┌─ RECORDS SUPPLIED
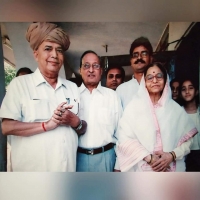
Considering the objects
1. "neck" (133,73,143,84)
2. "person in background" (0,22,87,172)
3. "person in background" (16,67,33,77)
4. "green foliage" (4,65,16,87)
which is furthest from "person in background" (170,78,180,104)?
"green foliage" (4,65,16,87)

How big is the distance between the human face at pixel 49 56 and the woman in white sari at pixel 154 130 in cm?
59

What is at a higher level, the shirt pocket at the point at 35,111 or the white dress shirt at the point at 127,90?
the white dress shirt at the point at 127,90

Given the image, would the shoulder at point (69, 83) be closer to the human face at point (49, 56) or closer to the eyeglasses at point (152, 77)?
the human face at point (49, 56)

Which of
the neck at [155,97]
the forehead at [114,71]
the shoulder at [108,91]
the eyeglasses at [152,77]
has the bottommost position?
the neck at [155,97]

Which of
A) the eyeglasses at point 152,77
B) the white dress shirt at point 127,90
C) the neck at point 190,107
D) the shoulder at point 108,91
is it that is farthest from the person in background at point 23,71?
the neck at point 190,107

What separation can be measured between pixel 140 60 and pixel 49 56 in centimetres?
64

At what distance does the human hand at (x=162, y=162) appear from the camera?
1.79 metres

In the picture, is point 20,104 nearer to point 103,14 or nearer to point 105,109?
point 105,109

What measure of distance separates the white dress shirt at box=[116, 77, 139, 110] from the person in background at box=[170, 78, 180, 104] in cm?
25

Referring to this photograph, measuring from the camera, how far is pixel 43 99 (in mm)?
1780

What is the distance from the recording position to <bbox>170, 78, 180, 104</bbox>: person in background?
182 centimetres

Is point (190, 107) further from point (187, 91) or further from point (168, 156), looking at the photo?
point (168, 156)

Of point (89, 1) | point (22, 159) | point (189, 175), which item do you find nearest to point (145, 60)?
point (89, 1)

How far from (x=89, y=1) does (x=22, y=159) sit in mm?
1206
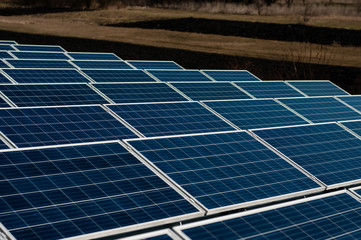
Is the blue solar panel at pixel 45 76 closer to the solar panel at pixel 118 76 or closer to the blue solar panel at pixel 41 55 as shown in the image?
the solar panel at pixel 118 76

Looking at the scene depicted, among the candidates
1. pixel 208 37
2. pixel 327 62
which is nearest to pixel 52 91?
pixel 327 62

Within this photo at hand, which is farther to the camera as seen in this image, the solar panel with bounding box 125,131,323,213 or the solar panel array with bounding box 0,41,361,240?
the solar panel with bounding box 125,131,323,213

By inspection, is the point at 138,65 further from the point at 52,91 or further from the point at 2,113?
the point at 2,113

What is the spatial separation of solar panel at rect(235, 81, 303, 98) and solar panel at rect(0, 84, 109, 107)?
7.81m

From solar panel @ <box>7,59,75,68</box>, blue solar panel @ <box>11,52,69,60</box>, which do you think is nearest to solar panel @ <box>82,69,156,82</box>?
solar panel @ <box>7,59,75,68</box>

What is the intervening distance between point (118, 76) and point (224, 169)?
14.4 metres

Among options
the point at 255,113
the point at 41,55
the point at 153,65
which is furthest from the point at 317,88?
the point at 41,55

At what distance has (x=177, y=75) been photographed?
92.2 ft

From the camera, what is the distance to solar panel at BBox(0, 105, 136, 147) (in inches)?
539

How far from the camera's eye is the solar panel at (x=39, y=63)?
94.0 ft

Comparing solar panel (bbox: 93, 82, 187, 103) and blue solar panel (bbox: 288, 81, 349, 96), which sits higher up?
solar panel (bbox: 93, 82, 187, 103)

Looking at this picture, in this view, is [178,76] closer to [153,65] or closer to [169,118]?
[153,65]

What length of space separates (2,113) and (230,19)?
63076 millimetres

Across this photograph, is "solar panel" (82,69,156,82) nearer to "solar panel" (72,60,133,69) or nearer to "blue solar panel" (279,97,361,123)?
"solar panel" (72,60,133,69)
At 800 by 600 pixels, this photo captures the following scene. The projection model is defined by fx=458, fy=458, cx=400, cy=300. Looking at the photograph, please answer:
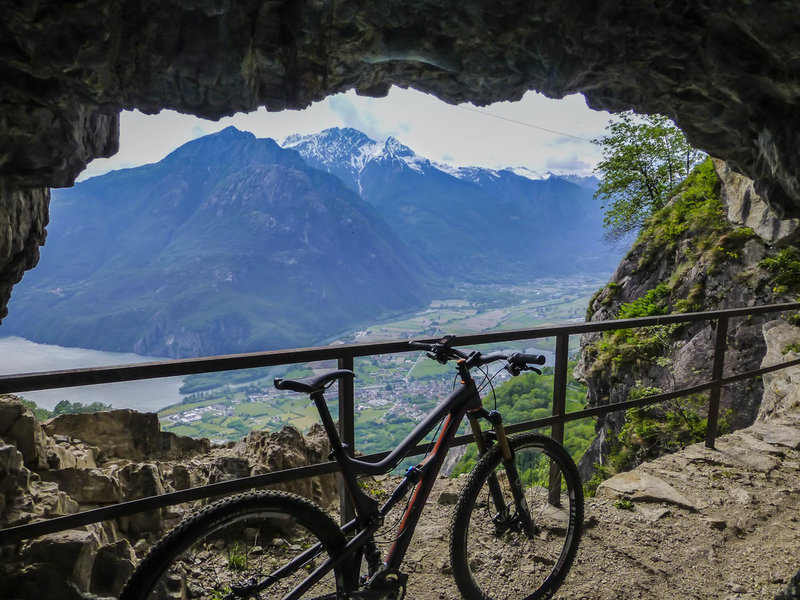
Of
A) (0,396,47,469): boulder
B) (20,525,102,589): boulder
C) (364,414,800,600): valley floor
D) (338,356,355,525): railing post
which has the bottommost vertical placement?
(364,414,800,600): valley floor

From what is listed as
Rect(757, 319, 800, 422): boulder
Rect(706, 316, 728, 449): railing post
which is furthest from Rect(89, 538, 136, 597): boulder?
Rect(757, 319, 800, 422): boulder

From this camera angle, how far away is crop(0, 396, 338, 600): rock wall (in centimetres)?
228

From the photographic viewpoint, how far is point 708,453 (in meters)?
4.80

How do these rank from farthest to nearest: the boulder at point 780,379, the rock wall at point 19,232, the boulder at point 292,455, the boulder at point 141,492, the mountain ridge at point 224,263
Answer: the mountain ridge at point 224,263, the rock wall at point 19,232, the boulder at point 780,379, the boulder at point 292,455, the boulder at point 141,492

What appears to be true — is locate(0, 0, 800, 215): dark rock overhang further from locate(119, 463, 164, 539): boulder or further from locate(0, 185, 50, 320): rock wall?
locate(119, 463, 164, 539): boulder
└─
EXERCISE TASK:
Print the records above verbatim, beginning with the line containing "From this camera" and continuing through the line containing "Answer: the mountain", with both of those lines included.

THE COMPLETED TASK:
From this camera angle, how far away is crop(0, 396, 338, 600): rock wall (in centimetres)?
228

From the photographic viewpoint, how far is point 708,453 (in meters)?
4.80

How do these rank from farthest to nearest: the boulder at point 780,379, the rock wall at point 19,232, the boulder at point 292,455, the boulder at point 141,492, the mountain ridge at point 224,263
Answer: the mountain ridge at point 224,263, the rock wall at point 19,232, the boulder at point 780,379, the boulder at point 292,455, the boulder at point 141,492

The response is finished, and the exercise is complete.